TREŚĆ POLECENIA:
Zredaguj fragment tekstu o mieszkaniu w Chorzowie, od słów „Przytulne mieszkanie w” aż po „bardzo dynamicznym rysunku.”: słowo „architektka” zastąp słowem „projektantka”.

Przytulne mieszkanie w Chorzowie
- By uspokoić zmysły, projekt został zbudowany wokół jednego odcienia, który przejawia się w materiałach o różnej strukturze, takich jak: mikro cement, farba czy płyta meblowa – wyjaśnia Olga Kurek. Akcentami kolorystycznymi są drewno (pod postacią forniru), kamień naturalny oraz deska palona.
By wyciszyć wszelkie dodatkowe elementy w strefie dziennej, architektka zaprojektowała zamykaną kuchnię, która pozwala na ukrycie blatu roboczego ze zlewem – wtedy jedynym elementem widocznym w kuchni staje się wyspa wykonana z kwarcytu Patagonia o bardzo dynamicznym rysunku.
Zdjęcie: Hanna Połczyńska kroniki
Zdjęcie: Hanna Połczyńska kroniki
Zdjęcie: Hanna Połczyńska kroniki
Układ funkcjonalny chorzowskiego mieszkania opiera się na koncepcji centralnego holu, z którego mamy bezpośredni dostęp do dwóch stref – dziennej i nocnej (prywatnej). Taki układ zapewnia optymalną funkcjonalność i wygodę użytkowania – by dostać się do jednej ze stref, nie ma konieczności przechodzenia przez drugą. Co więcej, strefa nocna może zostać całkowicie oddzielona za pomocą dwuskrzydłowych drzwi przesuwnych, które zaprojektowano tak, by jedno skrzydło mogło nakładać się na drugie i jednocześnie było blokowane na dedykowanej ścianie.
Zdjęcie: Hanna Połczyńska kroniki
Zdjęcie: Hanna Połczyńska kroniki
Zdjęcie: Hanna Połczyńska kroniki
W sypialni, w przeciwieństwie do monochromatycznej strefy dziennej, dominuje drewno, a dokładnie fornir dębowy. Ten materiał wprowadza do pomieszczenia ciepło i tworzy przytulny, sprzyjający odpoczynkowi klimat.

ZEBRANY MATERIAŁ:

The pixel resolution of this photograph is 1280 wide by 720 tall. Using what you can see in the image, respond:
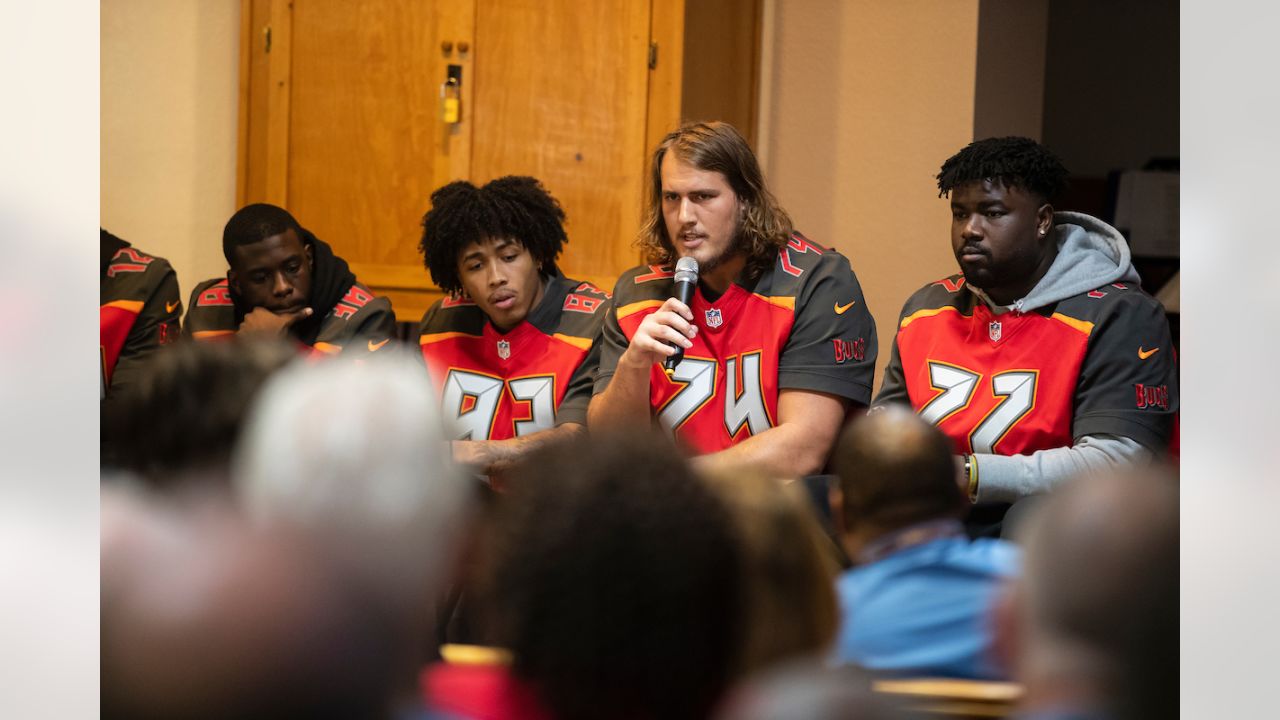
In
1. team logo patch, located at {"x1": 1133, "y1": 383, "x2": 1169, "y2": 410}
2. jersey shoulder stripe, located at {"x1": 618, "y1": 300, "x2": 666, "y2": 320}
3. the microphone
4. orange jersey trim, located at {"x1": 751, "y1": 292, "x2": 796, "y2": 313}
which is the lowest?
team logo patch, located at {"x1": 1133, "y1": 383, "x2": 1169, "y2": 410}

WYNIK ĆWICZENIA:
Przytulne mieszkanie w Chorzowie
- By uspokoić zmysły, projekt został zbudowany wokół jednego odcienia, który przejawia się w materiałach o różnej strukturze, takich jak: mikro cement, farba czy płyta meblowa – wyjaśnia Olga Kurek. Akcentami kolorystycznymi są drewno (pod postacią forniru), kamień naturalny oraz deska palona.
By wyciszyć wszelkie dodatkowe elementy w strefie dziennej, projektantka zaprojektowała zamykaną kuchnię, która pozwala na ukrycie blatu roboczego ze zlewem – wtedy jedynym elementem widocznym w kuchni staje się wyspa wykonana z kwarcytu Patagonia o bardzo dynamicznym rysunku.